BEGIN

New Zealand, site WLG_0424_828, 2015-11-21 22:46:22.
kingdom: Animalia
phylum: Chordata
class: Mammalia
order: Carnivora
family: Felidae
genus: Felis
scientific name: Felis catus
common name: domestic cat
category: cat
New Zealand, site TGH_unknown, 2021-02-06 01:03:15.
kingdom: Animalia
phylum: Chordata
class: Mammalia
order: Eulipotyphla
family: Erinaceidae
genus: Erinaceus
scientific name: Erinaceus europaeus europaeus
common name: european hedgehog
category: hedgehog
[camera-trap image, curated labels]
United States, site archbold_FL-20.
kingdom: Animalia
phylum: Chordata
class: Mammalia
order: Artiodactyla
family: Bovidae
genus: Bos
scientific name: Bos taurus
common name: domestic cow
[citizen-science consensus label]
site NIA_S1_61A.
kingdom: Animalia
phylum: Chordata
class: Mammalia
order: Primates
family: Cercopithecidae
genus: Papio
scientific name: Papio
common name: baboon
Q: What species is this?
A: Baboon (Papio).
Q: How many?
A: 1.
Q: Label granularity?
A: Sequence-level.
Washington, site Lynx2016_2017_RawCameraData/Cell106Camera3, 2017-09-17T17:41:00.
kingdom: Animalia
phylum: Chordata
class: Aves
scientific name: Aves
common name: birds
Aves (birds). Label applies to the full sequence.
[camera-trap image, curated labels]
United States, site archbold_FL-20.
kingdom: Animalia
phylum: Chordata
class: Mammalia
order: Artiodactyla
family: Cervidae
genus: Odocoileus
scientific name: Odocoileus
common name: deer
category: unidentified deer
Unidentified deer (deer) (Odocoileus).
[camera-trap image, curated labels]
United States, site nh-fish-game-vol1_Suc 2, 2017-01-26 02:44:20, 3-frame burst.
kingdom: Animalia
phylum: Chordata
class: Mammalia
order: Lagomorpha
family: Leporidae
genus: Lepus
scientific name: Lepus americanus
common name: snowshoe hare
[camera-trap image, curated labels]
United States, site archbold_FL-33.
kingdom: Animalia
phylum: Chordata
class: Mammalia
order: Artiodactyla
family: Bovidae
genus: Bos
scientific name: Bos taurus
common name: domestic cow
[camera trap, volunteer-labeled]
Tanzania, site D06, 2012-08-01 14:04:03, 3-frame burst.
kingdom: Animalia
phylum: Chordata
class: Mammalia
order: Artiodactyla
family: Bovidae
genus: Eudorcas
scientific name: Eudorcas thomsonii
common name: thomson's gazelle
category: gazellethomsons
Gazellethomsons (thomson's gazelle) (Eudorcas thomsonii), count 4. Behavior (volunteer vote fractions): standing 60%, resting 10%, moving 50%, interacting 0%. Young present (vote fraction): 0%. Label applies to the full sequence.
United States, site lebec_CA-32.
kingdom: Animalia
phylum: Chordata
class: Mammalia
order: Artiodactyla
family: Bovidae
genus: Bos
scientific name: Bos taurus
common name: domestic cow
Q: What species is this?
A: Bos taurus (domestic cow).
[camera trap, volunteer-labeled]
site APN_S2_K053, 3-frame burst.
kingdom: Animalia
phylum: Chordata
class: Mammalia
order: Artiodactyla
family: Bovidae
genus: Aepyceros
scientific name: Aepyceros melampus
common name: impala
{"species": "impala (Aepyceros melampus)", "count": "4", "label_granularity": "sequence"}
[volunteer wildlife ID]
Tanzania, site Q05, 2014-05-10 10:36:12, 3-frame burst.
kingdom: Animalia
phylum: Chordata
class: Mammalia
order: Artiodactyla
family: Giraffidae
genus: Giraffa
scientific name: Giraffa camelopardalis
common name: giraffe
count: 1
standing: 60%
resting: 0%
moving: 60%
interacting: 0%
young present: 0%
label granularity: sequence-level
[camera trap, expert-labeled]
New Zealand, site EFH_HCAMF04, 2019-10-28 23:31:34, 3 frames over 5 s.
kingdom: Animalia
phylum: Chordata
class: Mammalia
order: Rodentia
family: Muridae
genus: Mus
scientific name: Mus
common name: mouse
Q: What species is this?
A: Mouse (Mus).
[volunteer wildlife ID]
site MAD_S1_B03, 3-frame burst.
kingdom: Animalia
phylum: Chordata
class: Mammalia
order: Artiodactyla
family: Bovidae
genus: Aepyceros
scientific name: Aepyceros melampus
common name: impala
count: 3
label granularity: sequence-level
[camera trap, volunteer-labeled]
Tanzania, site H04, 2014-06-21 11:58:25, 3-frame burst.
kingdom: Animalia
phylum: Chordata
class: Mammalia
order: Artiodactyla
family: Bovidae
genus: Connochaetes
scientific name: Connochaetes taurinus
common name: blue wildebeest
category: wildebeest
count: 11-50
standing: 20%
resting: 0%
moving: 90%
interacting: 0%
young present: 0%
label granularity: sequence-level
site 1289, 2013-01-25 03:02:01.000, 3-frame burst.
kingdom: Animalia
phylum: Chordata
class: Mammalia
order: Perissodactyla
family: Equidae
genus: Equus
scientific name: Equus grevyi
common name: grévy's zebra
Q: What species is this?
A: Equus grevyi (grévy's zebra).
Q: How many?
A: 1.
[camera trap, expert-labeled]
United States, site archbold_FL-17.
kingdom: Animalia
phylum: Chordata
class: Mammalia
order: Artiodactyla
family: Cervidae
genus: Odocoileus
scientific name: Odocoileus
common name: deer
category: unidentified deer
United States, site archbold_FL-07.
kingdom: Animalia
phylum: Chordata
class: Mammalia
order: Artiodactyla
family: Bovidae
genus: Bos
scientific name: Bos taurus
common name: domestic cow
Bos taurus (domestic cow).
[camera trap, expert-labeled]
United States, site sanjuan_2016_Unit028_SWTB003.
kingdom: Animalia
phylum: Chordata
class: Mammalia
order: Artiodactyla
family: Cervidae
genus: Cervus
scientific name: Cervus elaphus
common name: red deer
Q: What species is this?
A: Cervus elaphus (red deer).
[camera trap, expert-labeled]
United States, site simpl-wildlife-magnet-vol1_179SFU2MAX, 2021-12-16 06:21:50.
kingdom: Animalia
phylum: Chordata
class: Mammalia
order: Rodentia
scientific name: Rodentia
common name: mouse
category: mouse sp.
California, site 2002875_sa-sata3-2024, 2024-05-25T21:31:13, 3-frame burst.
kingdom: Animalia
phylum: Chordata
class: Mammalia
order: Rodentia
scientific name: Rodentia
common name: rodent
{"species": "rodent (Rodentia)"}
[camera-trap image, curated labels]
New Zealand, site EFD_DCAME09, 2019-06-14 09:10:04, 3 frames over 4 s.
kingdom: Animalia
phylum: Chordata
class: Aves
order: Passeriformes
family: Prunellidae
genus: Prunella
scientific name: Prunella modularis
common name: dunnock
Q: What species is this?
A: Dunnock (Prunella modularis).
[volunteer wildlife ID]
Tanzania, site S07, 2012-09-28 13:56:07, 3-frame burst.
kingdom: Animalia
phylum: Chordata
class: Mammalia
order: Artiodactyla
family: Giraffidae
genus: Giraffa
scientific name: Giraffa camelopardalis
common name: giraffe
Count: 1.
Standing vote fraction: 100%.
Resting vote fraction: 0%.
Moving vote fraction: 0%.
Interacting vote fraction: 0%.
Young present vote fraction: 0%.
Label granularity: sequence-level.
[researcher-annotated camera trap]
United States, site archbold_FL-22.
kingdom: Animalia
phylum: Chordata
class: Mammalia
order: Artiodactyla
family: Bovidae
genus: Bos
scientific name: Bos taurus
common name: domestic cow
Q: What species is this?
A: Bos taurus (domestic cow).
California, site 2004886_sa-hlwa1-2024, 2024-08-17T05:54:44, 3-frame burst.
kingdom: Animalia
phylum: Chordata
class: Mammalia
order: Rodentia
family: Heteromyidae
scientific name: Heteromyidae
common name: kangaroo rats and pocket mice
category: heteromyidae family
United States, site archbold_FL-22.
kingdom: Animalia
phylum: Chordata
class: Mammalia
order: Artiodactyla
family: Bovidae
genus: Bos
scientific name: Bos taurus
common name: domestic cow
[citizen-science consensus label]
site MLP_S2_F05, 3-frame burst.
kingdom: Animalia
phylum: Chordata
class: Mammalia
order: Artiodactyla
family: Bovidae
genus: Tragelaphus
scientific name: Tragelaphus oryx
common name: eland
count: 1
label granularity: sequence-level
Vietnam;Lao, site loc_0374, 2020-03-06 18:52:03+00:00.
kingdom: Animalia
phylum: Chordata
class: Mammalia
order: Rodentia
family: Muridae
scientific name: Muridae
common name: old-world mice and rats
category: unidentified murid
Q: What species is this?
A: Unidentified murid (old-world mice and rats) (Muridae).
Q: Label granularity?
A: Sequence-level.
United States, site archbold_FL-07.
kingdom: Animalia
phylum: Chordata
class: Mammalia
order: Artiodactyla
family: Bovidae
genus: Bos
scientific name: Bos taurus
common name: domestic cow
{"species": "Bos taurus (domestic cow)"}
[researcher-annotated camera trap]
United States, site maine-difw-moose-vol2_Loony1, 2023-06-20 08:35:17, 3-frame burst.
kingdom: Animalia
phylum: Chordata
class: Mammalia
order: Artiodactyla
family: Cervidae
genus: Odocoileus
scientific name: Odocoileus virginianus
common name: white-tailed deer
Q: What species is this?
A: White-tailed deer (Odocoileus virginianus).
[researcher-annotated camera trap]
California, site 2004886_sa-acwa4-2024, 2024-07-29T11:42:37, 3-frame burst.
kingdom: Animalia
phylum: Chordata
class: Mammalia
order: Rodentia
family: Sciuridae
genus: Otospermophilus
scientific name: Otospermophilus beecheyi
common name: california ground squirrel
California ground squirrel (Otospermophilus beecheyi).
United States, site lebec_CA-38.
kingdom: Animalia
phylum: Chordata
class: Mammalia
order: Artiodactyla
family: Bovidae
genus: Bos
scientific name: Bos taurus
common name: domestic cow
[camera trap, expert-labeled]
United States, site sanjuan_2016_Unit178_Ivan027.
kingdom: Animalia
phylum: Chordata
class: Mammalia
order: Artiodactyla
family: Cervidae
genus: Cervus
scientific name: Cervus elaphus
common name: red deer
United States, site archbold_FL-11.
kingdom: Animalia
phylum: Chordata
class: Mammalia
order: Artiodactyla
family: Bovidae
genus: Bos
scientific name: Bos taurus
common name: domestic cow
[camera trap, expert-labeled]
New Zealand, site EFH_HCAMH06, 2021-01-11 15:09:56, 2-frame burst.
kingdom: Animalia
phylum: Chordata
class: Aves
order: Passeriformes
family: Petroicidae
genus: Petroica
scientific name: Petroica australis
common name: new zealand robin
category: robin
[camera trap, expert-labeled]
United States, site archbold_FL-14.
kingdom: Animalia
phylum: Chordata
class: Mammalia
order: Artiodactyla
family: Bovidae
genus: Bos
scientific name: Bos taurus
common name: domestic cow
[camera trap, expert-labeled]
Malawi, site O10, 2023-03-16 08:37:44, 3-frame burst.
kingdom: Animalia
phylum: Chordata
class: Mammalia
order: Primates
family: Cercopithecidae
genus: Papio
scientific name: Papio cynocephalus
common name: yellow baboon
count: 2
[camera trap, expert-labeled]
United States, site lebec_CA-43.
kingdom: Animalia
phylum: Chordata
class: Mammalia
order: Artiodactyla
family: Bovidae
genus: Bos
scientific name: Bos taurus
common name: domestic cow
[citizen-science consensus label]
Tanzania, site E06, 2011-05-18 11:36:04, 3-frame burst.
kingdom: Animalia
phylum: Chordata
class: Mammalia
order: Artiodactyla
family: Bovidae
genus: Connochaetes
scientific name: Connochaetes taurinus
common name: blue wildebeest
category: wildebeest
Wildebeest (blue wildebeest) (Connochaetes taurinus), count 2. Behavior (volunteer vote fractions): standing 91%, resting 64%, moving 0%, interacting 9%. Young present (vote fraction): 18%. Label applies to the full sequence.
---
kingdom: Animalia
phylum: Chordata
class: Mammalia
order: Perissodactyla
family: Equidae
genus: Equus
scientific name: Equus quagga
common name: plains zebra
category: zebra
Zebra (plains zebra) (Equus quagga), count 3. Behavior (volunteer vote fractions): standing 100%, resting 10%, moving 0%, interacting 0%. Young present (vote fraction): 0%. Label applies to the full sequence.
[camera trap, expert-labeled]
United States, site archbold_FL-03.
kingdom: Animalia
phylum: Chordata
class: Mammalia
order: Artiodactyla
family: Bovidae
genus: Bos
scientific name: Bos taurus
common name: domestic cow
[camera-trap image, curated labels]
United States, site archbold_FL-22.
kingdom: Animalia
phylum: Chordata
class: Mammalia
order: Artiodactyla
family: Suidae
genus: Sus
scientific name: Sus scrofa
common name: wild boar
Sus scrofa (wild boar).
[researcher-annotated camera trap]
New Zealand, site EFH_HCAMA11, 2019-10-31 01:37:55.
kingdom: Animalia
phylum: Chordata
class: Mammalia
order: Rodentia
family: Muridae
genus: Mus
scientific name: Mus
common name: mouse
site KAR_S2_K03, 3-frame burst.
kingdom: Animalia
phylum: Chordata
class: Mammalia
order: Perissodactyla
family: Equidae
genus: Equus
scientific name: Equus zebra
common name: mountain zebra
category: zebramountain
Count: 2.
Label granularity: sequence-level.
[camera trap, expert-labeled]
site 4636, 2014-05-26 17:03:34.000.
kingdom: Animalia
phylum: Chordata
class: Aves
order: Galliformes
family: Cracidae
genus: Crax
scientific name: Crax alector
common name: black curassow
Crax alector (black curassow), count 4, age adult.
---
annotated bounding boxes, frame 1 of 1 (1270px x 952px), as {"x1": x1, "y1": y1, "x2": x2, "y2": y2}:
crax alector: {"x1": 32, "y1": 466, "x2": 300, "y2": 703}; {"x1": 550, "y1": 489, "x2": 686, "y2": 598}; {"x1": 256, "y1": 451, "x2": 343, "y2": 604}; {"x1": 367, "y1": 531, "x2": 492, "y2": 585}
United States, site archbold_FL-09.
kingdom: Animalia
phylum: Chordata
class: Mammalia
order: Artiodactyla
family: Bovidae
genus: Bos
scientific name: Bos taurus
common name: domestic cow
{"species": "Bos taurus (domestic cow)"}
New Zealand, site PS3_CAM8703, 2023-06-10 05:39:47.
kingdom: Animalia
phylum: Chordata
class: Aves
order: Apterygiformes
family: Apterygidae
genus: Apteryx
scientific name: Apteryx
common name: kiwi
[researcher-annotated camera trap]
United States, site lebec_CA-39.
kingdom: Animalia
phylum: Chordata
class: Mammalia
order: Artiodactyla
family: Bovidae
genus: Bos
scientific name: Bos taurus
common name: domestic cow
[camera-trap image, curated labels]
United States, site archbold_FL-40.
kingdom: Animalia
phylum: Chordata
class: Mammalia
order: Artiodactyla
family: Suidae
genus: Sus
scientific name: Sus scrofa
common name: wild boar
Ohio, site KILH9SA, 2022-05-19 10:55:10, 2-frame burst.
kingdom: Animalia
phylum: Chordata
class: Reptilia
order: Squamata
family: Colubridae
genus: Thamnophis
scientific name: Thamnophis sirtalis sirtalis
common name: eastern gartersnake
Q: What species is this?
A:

END

# Your assignment
For the word "Papio", count the lines of the listing that hold it, and reply with the count by itself.

# Task output
5